One idea that is being considered is doing away with the revenue sharing thought and replacing it with a compensation plan instead. The players have already said yes to taking a pay cut so that an 82-game season can be put together and played. The players may counter with a plan that allows players to get a salary base on how many games end up being played. Both sides would then have to work on how to split the money that is made from television and from advertising. To the average fan, this might work and it may be a starting point for both sides to come together and get something done.
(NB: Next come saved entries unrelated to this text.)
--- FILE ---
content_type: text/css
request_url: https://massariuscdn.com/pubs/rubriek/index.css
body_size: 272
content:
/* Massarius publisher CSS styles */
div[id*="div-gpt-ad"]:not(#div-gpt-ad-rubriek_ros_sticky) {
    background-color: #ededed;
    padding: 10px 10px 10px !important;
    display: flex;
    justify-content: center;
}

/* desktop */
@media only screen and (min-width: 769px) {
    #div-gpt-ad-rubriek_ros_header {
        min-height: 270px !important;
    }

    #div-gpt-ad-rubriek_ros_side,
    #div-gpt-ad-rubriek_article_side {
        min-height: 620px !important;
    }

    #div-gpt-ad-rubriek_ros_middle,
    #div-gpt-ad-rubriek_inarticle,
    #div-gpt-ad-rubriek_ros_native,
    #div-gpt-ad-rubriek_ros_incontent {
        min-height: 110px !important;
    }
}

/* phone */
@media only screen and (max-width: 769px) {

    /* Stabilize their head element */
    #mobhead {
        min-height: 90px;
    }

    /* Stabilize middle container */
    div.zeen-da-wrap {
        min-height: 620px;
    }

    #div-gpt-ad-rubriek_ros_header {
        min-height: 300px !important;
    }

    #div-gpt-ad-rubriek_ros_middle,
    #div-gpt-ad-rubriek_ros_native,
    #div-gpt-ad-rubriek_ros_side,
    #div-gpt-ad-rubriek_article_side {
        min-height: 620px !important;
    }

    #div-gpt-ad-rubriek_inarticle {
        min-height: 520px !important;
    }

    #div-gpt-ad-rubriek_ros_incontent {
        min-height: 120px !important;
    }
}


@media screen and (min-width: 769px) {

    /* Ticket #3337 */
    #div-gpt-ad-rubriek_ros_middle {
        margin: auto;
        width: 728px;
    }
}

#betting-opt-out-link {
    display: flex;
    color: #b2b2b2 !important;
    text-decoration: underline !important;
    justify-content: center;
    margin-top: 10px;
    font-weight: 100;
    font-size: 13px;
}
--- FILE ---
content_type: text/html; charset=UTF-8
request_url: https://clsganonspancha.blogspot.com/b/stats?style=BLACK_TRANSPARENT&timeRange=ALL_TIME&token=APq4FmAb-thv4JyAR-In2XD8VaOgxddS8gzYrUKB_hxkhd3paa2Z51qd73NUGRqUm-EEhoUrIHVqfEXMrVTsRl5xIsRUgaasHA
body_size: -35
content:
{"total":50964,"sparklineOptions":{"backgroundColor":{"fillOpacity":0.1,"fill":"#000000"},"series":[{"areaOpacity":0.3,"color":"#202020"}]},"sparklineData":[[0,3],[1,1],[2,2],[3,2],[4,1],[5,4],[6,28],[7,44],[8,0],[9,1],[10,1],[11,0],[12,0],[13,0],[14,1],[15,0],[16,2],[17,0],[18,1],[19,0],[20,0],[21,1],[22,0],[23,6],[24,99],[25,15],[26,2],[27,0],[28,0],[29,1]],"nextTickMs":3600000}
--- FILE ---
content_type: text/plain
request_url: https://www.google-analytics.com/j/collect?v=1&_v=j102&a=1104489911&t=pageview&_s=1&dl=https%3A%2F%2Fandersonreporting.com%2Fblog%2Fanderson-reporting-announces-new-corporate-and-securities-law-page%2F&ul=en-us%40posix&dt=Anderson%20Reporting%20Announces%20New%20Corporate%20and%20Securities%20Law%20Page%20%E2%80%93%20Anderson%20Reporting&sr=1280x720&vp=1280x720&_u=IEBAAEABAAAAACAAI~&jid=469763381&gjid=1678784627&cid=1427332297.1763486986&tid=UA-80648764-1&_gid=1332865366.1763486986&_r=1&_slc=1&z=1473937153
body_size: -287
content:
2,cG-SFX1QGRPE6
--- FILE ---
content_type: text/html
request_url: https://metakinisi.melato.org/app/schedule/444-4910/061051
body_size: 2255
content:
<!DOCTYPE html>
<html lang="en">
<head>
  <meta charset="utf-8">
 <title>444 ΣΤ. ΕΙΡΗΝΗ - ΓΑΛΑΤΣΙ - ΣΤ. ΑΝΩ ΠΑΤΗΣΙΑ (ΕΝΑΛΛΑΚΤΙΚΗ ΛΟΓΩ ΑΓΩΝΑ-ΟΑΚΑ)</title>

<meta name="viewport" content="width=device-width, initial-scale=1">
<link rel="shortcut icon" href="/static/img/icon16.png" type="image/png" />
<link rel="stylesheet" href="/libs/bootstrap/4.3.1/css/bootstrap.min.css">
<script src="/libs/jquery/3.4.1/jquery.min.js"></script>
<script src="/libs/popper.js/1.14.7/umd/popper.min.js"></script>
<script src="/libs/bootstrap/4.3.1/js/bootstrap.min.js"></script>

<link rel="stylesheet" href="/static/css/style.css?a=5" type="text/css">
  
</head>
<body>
Make no mistake, some sort of a salary set up is the only way the game comes back at all this summer. But is there enough revenue available to make this happen? Yes, baseball owns a large television contract from its broadcast partners, not to mention what they can gain from the advertisers they do business with. But if the players smell a rat, saying no to all of this will not be a problem at all. The health risk is a concern and there is no doubt about that. But that cannot be discussed until the dividing of the cash is completed.
MLB has had labor peace since 1994 when the last work stoppage took place. With the current contract between the two parties set to expire after the 2021 season, you have to wonder if this is more about the future of the game instead of trying to get a season played in 2020. There is a middle ground here, there always is. Finding that common area has always been a problem for these two sides. It seems like mistrust is starting to return to the business of baseball and that is bad news for everyone.
Which makes Tuesday a big day for fans of the game. If the new proposal from the owners looks and sounds different, then there is a chance. But if this is just another attempt to change the way the business of the game is done, not only will this year be in trouble, but further years will be as well.